Black hair, black hair, black hair, black hair.

My hand wrenches from Shawn’s when I suddenly gasp and grip the railing of the balcony, my eyes wide as I watch four extremely tall, extremely familiar, extremely far-from-home guys venture farther and farther inside. “Oh my God.”

My knuckles flash white as I lean farther over the rail to get a better look. And, as if Kale can sense me, his chin turns up and our dark eyes lock. He elbows Mason, and Mason looks up too. Bryce, Ryan. “Shit!” I back away from the railing, running my fingers through the thick mess of my hair as I try to figure out what to do.

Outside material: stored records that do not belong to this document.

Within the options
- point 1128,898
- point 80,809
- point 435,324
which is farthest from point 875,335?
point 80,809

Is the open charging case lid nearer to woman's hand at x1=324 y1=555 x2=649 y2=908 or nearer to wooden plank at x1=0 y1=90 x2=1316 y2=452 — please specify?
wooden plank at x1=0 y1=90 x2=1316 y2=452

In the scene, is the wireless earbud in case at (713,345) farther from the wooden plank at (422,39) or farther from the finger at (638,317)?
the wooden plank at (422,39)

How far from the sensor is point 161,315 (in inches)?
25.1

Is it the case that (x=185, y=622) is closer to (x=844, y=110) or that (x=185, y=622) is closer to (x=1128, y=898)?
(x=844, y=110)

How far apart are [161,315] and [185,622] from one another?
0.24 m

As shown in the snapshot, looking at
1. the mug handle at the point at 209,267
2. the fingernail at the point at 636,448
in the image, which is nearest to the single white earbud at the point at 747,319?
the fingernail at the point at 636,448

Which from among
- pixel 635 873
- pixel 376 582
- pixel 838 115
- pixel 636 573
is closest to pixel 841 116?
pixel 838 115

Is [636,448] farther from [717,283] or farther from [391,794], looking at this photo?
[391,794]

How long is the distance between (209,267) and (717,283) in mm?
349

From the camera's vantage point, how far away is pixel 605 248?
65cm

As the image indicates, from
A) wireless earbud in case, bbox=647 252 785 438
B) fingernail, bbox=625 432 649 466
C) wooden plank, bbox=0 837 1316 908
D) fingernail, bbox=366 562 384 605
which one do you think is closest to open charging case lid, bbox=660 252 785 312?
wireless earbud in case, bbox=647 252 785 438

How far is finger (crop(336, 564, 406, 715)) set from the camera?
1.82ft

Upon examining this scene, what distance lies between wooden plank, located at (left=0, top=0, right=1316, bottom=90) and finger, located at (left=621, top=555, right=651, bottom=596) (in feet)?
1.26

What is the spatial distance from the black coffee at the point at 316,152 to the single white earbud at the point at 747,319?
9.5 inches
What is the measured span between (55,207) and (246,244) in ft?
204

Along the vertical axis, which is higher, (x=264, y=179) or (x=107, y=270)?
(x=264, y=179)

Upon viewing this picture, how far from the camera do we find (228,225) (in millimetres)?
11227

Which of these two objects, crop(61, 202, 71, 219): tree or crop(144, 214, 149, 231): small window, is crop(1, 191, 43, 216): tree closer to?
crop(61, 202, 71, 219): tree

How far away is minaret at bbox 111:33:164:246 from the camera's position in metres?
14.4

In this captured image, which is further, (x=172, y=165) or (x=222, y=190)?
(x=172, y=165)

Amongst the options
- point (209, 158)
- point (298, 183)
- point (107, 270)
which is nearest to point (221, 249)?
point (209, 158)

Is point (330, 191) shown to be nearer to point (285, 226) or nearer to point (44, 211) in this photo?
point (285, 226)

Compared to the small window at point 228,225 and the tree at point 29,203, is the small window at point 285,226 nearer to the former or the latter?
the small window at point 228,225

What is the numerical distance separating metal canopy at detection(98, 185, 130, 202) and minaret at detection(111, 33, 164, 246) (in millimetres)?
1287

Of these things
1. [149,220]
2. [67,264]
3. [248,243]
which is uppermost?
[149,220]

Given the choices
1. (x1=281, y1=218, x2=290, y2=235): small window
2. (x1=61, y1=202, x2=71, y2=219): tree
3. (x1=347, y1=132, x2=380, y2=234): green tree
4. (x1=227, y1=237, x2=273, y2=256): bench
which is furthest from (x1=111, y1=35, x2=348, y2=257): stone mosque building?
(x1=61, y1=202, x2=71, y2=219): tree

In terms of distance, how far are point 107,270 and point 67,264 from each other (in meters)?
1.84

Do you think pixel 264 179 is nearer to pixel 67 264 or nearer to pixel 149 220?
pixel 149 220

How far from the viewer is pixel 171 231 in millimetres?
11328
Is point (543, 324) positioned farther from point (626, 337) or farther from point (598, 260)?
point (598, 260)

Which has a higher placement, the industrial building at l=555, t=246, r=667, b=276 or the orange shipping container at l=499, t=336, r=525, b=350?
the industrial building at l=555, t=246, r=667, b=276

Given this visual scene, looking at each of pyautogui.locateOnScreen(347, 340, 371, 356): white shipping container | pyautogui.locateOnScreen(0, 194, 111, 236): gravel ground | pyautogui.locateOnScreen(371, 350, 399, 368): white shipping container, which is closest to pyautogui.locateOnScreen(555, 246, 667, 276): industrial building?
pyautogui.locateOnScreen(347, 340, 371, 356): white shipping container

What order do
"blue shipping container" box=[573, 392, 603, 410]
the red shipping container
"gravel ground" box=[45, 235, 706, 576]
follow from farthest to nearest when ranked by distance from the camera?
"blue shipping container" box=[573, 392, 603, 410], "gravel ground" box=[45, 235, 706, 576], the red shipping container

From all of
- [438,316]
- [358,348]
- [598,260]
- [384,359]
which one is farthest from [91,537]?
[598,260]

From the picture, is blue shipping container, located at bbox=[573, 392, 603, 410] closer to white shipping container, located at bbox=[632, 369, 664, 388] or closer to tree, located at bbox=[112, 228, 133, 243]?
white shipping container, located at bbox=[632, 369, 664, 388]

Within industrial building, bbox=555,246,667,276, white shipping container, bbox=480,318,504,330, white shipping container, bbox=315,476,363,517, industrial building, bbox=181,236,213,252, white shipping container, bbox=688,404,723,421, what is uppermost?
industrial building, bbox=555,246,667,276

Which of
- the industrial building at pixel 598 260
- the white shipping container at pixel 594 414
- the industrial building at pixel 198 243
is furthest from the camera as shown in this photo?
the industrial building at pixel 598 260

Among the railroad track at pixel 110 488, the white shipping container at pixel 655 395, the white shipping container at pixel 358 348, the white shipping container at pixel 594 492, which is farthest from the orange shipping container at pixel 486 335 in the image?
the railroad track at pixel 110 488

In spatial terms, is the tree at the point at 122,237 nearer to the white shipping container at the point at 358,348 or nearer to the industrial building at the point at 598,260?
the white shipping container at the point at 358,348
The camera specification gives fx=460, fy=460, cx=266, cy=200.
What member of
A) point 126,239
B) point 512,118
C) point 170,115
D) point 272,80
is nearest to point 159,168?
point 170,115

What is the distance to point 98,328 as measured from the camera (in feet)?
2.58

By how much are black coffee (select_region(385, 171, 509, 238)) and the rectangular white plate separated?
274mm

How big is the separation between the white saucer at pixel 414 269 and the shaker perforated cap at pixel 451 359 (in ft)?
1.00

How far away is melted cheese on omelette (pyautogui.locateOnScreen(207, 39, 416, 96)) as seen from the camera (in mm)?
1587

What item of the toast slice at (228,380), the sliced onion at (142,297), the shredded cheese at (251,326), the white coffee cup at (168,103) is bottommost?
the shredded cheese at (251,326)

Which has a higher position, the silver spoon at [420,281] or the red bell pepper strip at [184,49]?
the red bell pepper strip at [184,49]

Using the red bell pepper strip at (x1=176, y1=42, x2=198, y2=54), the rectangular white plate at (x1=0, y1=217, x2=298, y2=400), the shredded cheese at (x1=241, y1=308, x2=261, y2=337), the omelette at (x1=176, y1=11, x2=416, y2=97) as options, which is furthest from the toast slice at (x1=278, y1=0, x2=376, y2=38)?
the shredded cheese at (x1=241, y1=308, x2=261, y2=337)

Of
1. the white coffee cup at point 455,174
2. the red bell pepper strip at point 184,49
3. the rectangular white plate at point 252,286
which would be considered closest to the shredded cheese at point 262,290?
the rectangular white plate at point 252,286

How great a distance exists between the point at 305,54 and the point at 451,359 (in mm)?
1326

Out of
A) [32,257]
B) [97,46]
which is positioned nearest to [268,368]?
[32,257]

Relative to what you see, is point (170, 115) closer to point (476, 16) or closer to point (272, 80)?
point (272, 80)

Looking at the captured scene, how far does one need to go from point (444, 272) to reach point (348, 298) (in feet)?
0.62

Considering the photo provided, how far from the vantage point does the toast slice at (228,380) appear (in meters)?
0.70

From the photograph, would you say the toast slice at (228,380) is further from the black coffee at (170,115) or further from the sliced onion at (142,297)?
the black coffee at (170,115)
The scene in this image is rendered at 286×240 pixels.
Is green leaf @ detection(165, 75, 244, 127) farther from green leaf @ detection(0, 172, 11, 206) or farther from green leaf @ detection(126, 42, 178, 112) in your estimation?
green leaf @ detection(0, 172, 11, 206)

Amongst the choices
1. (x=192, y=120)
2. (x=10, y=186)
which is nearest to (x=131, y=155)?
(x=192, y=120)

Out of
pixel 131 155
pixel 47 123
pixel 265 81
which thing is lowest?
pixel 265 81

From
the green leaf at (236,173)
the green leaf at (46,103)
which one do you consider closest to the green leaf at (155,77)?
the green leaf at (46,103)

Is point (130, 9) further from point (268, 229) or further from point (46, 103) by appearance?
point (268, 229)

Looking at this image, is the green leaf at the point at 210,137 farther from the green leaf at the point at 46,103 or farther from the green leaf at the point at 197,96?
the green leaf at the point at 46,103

My brothers are here. All FOUR of my fucking brothers.

Doing a kamikaze jump over the railing is sounding better and better and better.

“What?” Shawn asks, but I’m already making my way toward the stairwell. I look over my shoulder to see every single one of my bandmates following me. I hold up a hand. “Stay here.”

Of course, they don’t stay there. When I get down to my brothers, who are already busy scaring the shit out of the security guard they’re dwarfing, four pairs of hard obsidian eyes skim over my face before stabbing a direct line of sight straight past me. They lock on the four pairs of eyes at my back—a rare gray-green, a boyish blue, a steady deep brown . . . and an enchanted, poisonous green.

Mason takes them in, his gaze sharpening before it challenges mine. “Outside. Now.”

To me, his growled order is just my pigheaded older brother being his pigheaded bossy self. But to anyone else—

“Whoa,” Shawn says, stepping past me defensively. “What’s your problem?”

“Was I talking to you?”

The warning in Mason’s voice triggers the sirens in my head, and instinctively, I grip Shawn’s arm to keep him from moving even another half centimeter forward. I may want him to pay for what he’s done to me, but that doesn’t necessarily mean I want him to die tonight.

Unfortunately, Mason’s black eyes narrow on my hand around Shawn’s arm, and I’m pretty sure I just signed Shawn’s death wish. I step forward in a hurry and do what I do best, throwing my attitude forward in an arrogant wave.

“Stop being an asshole, Mason. Say ‘please’ and maybe I’ll think about it.”

“Kit—” Ryan cautions, and I snap at him.

“Why are you guys even here?” I know it’s because Kale opened his big fucking mouth, but I have no idea how much he told them. Enough to get them to come here, yeah. But judging by the fact that Shawn is still on his feet instead of lying in a bloody pulp on the floor, I’m also guessing that Kale didn’t tell them about what happened six years ago, or about all of the confessions I made over the phone this morning.